## What this task involves
Would you please reproduce all the entries word for word, minus the pictures?

*** Task input

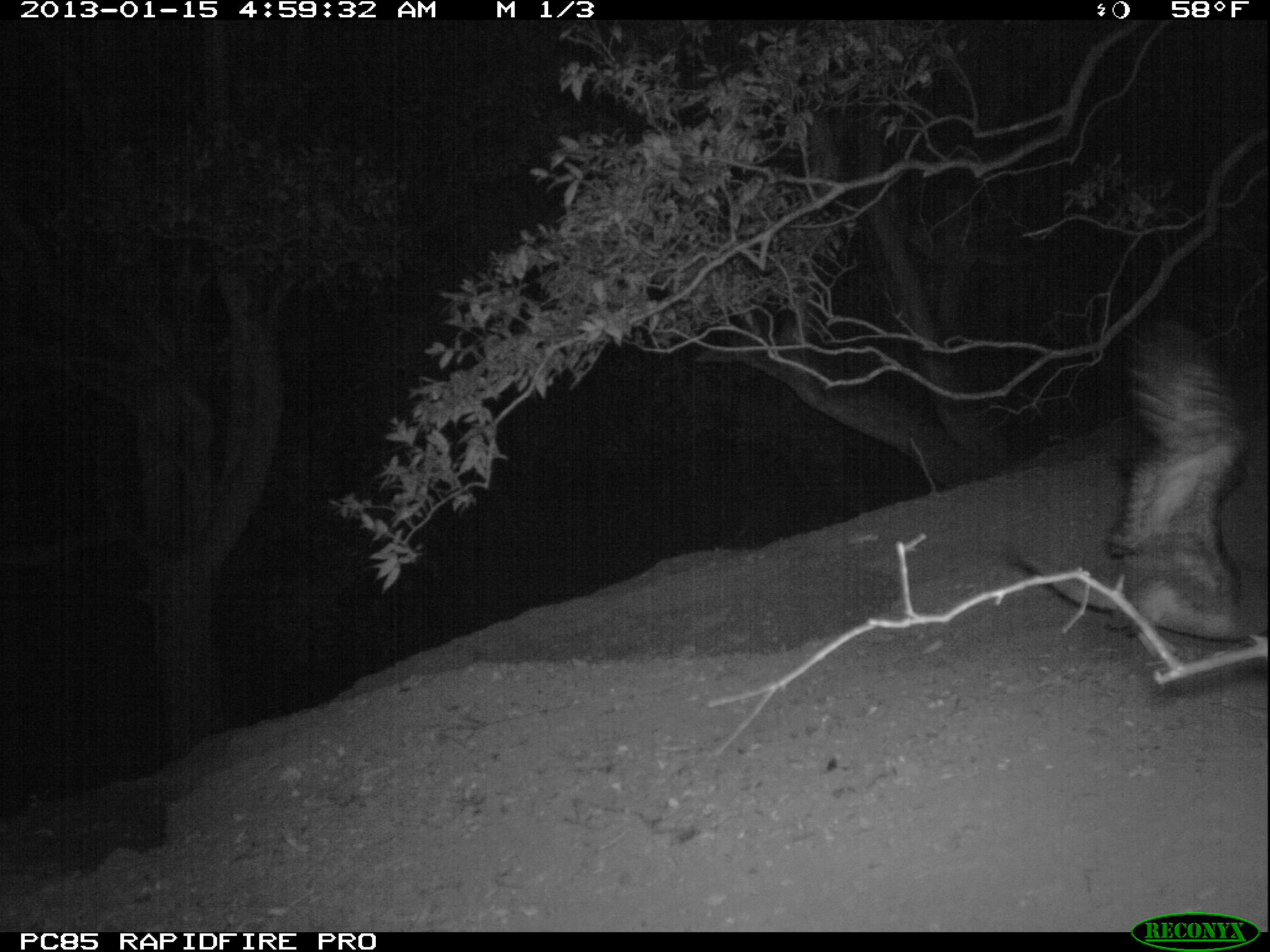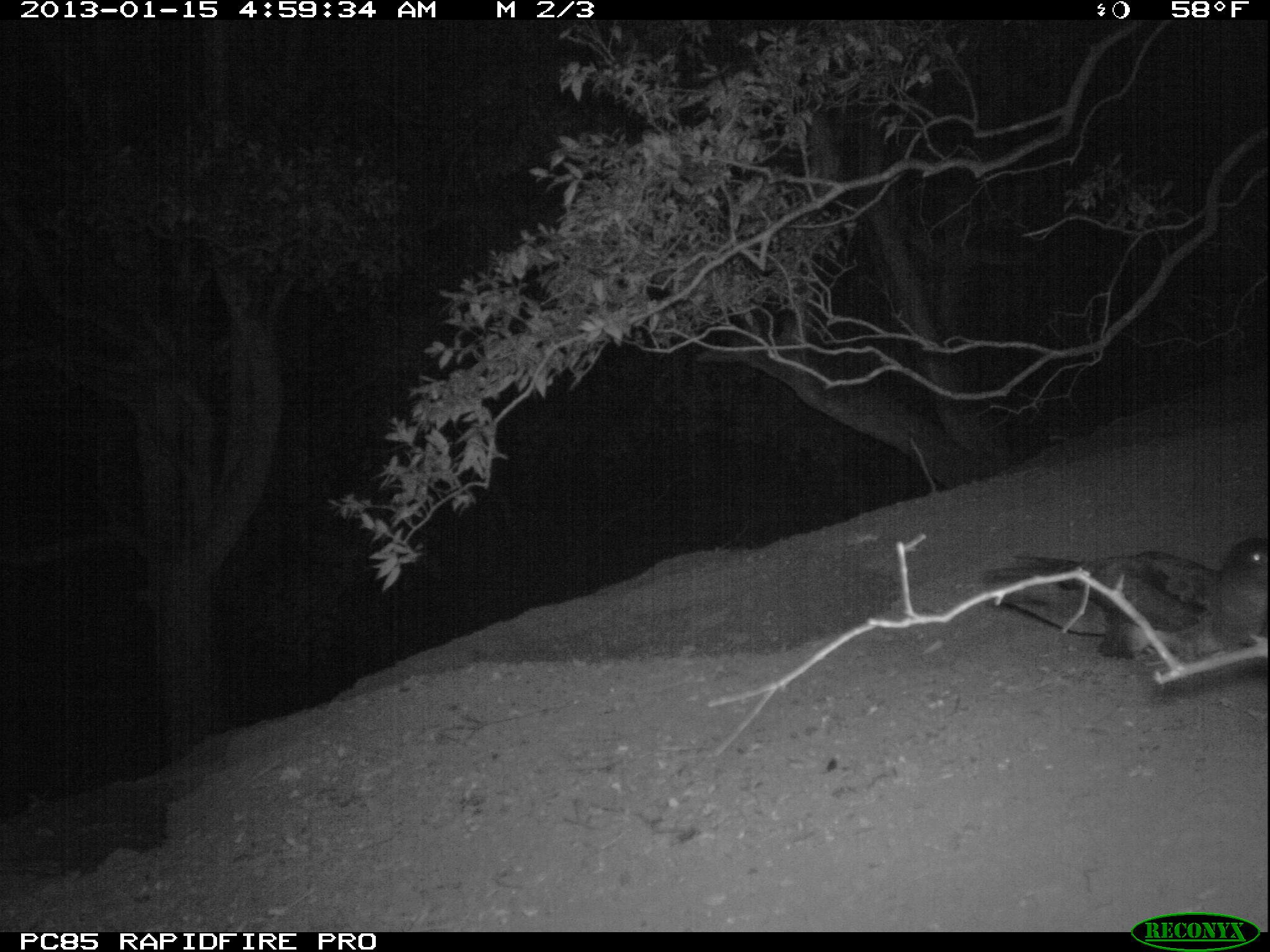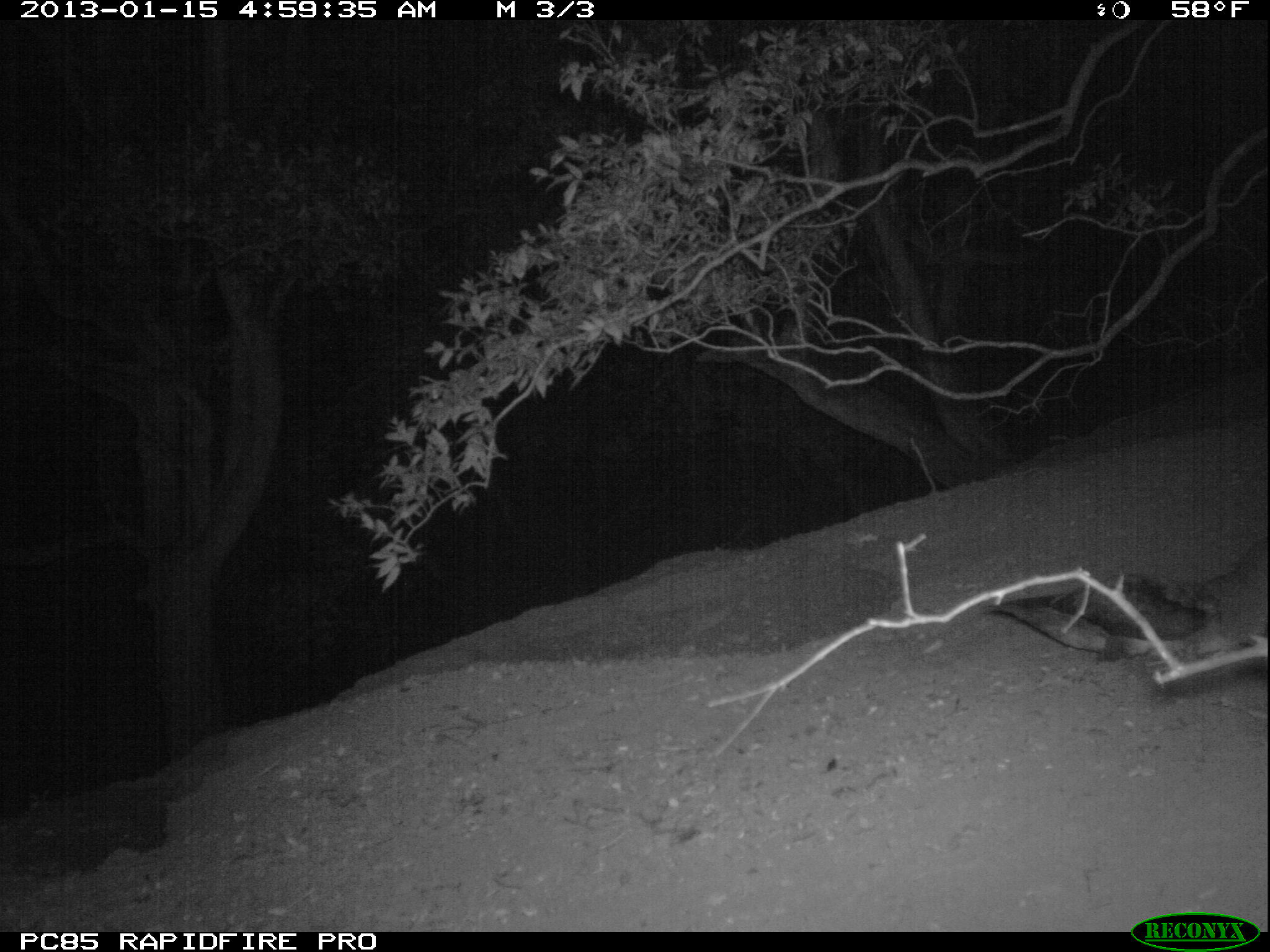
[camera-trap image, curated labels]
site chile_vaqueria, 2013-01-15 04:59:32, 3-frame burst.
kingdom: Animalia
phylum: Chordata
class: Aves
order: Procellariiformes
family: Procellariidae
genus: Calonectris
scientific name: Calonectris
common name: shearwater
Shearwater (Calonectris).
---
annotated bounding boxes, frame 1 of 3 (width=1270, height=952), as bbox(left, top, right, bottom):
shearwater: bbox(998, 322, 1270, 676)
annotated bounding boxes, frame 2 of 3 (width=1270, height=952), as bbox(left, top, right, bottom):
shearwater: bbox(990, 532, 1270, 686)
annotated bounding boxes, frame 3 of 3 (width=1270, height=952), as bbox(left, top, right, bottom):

******

## Solution
[camera-trap image, curated labels]
site chile_vaqueria, 2013-01-15 04:59:32, 3-frame burst.
kingdom: Animalia
phylum: Chordata
class: Aves
order: Procellariiformes
family: Procellariidae
genus: Calonectris
scientific name: Calonectris
common name: shearwater
Shearwater (Calonectris).
---
annotated bounding boxes, frame 1 of 3 (width=1270, height=952), as bbox(left, top, right, bottom):
shearwater: bbox(998, 322, 1270, 676)
annotated bounding boxes, frame 2 of 3 (width=1270, height=952), as bbox(left, top, right, bottom):
shearwater: bbox(990, 532, 1270, 686)
annotated bounding boxes, frame 3 of 3 (width=1270, height=952), as bbox(left, top, right, bottom):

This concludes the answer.